→ Your instructions
Your answer should repeat the entries in full, exactly as given, with no pictures.

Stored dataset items
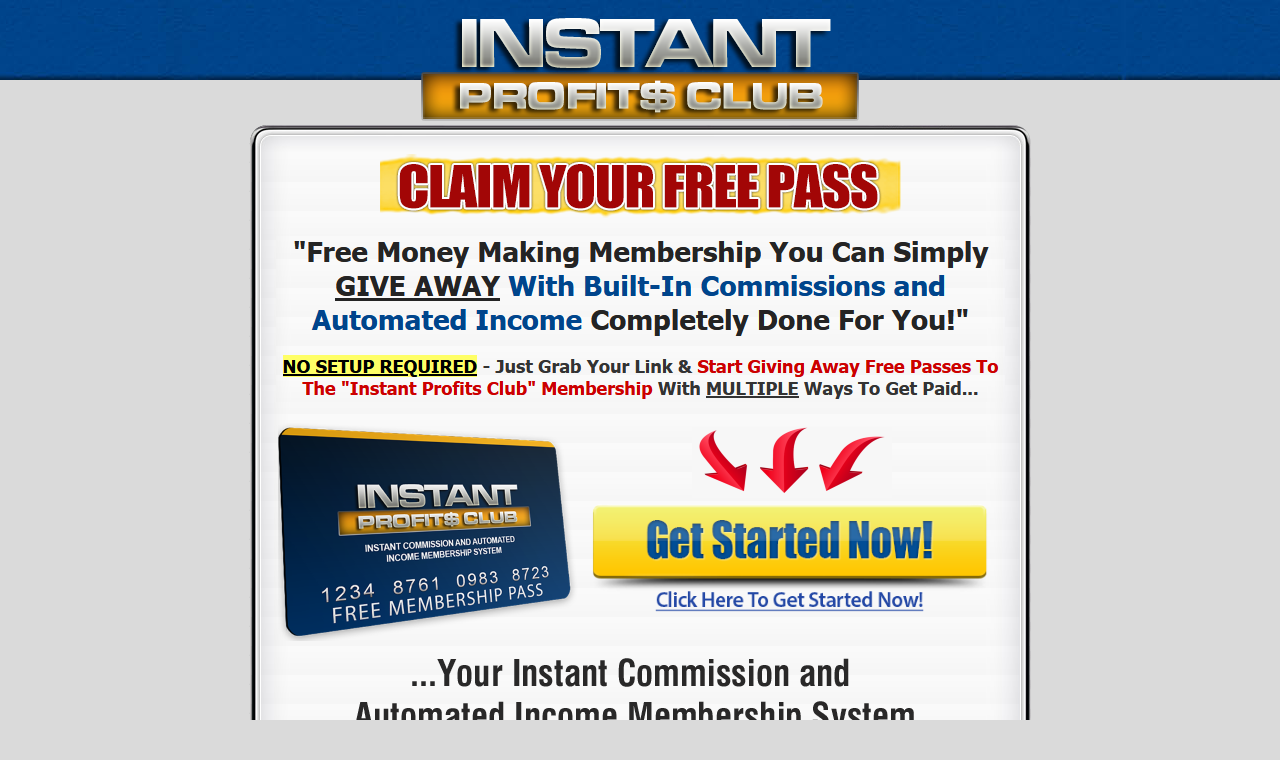

--- FILE ---
content_type: text/html; charset=UTF-8
request_url: https://instantprofitsclub.com/freeaccess/7372.htm
body_size: 817
content:
<!DOCTYPE HTML PUBLIC "-//W3C//DTD HTML 4.0 Transitional//EN">
<html>
<head>
  <title>Instant Profits Club</title>


  <meta http-equiv="Content-Type" content="text/html; charset=iso-8859-1">

  <meta name="robots" content="noindex, nofollow">

  <meta content="MSHTML 6.00.2900.2180">

  <style type="text/css">
<!--
body {
background-image: url(images/bg-all.jpg);
background-attachment: scroll;
background-color: #000000;
background-repeat: no-repeat;
background-position: center top;
}
.style2 {font-size: 22px;
font-family: Tahoma, Geneva, sans-serif;
color: #666;
}
.style3 {font-family: Tahoma, Geneva, sans-serif;
font-size: 36px;
}
.style4 {color: #520905;
font-size: 36px;
}
.style5 {font-family: Tahoma, Geneva, sans-serif;
font-size: 14px;
}
-->
  </style>
  <base target="_blank">
</head>


<body style="margin: 0pt; padding: 0pt; color: rgb(0, 0, 0); background-color: rgb(218, 218, 218);" leftmargin="0" topmargin="0" onload="MM_preloadImages('images/video1.jpg')" alink="#000099" link="#3333ff" marginheight="0" marginwidth="0" vlink="#3333ff">

<table align="center" border="0" cellpadding="0" cellspacing="0" width="100">

  <tbody>

    <tr>

      <td>
      <div align="center"><img src="images/logo.png" height="124" width="628"></div>

      </td>

    </tr>

    <tr>

      <td>
      <table align="center" border="0" cellpadding="0" cellspacing="0" width="100">

        <tbody>

          <tr>

            <td><img src="images/main-top.png" height="29" width="782"></td>

          </tr>

          <tr>

            <td>
            <table align="center" background="images/main-bg.png" border="0" cellpadding="0" cellspacing="0" width="782">

              <tbody>

                <tr>

                  <td>
                  <table align="center" border="0" cellpadding="0" cellspacing="0" width="730">

                    <tbody>

                      <tr>

                        <td>
                        <div style="text-align: center;"><a href="https://cutt.ly/2Vz1riQ"><img style="border: 0px solid ; width: 521px; height: 65px;" alt="" src="images/tagline.png"></a><br>

                        <br>

                        <img style="width: 729px; height: 166px;" alt="" src="images/headline.png"><br>

                        <br>

                        <table align="center" border="0" width="100%">

                          <tbody>

                            <tr>

                              <td align="center" width="48%"><a href="https://cutt.ly/2Vz1riQ"><img style="border: 0px solid ; width: 300px; height: 218px;" alt="" src="images/ipcsmallcard.png"></a></td>

                              <td align="center" width="52%">
                              <img style="width: 200px; height: 71px;" alt="" src="images/arrows%20%28Custom%29.png"><br>

                              <a href="https://cutt.ly/2Vz1riQ"><img style="border: 0px solid ; width: 420px; height: 120px;" alt="" src="images/Get-Started-Now.png"></a><br>

                              <br>

                              </td>

                            </tr>

                          </tbody>
                        </table>

                        <center><big><big><big><small><a href="https://cutt.ly/2Vz1riQ"><img style="border: 0px solid ; width: 624px; height: 95px;" alt="" src="images/ipcheadline.png"></a><br>

                        <a style="font-family: Georgia;" href="https://cutt.ly/2Vz1riQ" target="_blank"><font color="#00458b" size="2"><big><big><b>For
More Information &amp; To Get Free Access Click Here</b></big></big></font></a></small></big></big></big></center>

                        <font color="#00458b" size="2">
                        </font></div>

                        </td>

                      </tr>

                    </tbody>
                  </table>

                  </td>

                </tr>

              </tbody>
            </table>

            </td>

          </tr>

          <tr>

            <td><img src="images/main-bot.png" height="29" width="782"></td>

          </tr>

          <tr>

            <td>
            <div align="center"><img src="images/logo-small.png" height="86" width="338"></div>

            </td>

          </tr>

        </tbody>
      </table>

      </td>

    </tr>

  </tbody>
</table>

</body>
</html>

→ Expected output
--- FILE ---
content_type: text/html; charset=UTF-8
request_url: https://instantprofitsclub.com/freeaccess/7372.htm
body_size: 817
content:
<!DOCTYPE HTML PUBLIC "-//W3C//DTD HTML 4.0 Transitional//EN">
<html>
<head>
  <title>Instant Profits Club</title>


  <meta http-equiv="Content-Type" content="text/html; charset=iso-8859-1">

  <meta name="robots" content="noindex, nofollow">

  <meta content="MSHTML 6.00.2900.2180">

  <style type="text/css">
<!--
body {
background-image: url(images/bg-all.jpg);
background-attachment: scroll;
background-color: #000000;
background-repeat: no-repeat;
background-position: center top;
}
.style2 {font-size: 22px;
font-family: Tahoma, Geneva, sans-serif;
color: #666;
}
.style3 {font-family: Tahoma, Geneva, sans-serif;
font-size: 36px;
}
.style4 {color: #520905;
font-size: 36px;
}
.style5 {font-family: Tahoma, Geneva, sans-serif;
font-size: 14px;
}
-->
  </style>
  <base target="_blank">
</head>


<body style="margin: 0pt; padding: 0pt; color: rgb(0, 0, 0); background-color: rgb(218, 218, 218);" leftmargin="0" topmargin="0" onload="MM_preloadImages('images/video1.jpg')" alink="#000099" link="#3333ff" marginheight="0" marginwidth="0" vlink="#3333ff">

<table align="center" border="0" cellpadding="0" cellspacing="0" width="100">

  <tbody>

    <tr>

      <td>
      <div align="center"><img src="images/logo.png" height="124" width="628"></div>

      </td>

    </tr>

    <tr>

      <td>
      <table align="center" border="0" cellpadding="0" cellspacing="0" width="100">

        <tbody>

          <tr>

            <td><img src="images/main-top.png" height="29" width="782"></td>

          </tr>

          <tr>

            <td>
            <table align="center" background="images/main-bg.png" border="0" cellpadding="0" cellspacing="0" width="782">

              <tbody>

                <tr>

                  <td>
                  <table align="center" border="0" cellpadding="0" cellspacing="0" width="730">

                    <tbody>

                      <tr>

                        <td>
                        <div style="text-align: center;"><a href="https://cutt.ly/2Vz1riQ"><img style="border: 0px solid ; width: 521px; height: 65px;" alt="" src="images/tagline.png"></a><br>

                        <br>

                        <img style="width: 729px; height: 166px;" alt="" src="images/headline.png"><br>

                        <br>

                        <table align="center" border="0" width="100%">

                          <tbody>

                            <tr>

                              <td align="center" width="48%"><a href="https://cutt.ly/2Vz1riQ"><img style="border: 0px solid ; width: 300px; height: 218px;" alt="" src="images/ipcsmallcard.png"></a></td>

                              <td align="center" width="52%">
                              <img style="width: 200px; height: 71px;" alt="" src="images/arrows%20%28Custom%29.png"><br>

                              <a href="https://cutt.ly/2Vz1riQ"><img style="border: 0px solid ; width: 420px; height: 120px;" alt="" src="images/Get-Started-Now.png"></a><br>

                              <br>

                              </td>

                            </tr>

                          </tbody>
                        </table>

                        <center><big><big><big><small><a href="https://cutt.ly/2Vz1riQ"><img style="border: 0px solid ; width: 624px; height: 95px;" alt="" src="images/ipcheadline.png"></a><br>

                        <a style="font-family: Georgia;" href="https://cutt.ly/2Vz1riQ" target="_blank"><font color="#00458b" size="2"><big><big><b>For
More Information &amp; To Get Free Access Click Here</b></big></big></font></a></small></big></big></big></center>

                        <font color="#00458b" size="2">
                        </font></div>

                        </td>

                      </tr>

                    </tbody>
                  </table>

                  </td>

                </tr>

              </tbody>
            </table>

            </td>

          </tr>

          <tr>

            <td><img src="images/main-bot.png" height="29" width="782"></td>

          </tr>

          <tr>

            <td>
            <div align="center"><img src="images/logo-small.png" height="86" width="338"></div>

            </td>

          </tr>

        </tbody>
      </table>

      </td>

    </tr>

  </tbody>
</table>

</body>
</html>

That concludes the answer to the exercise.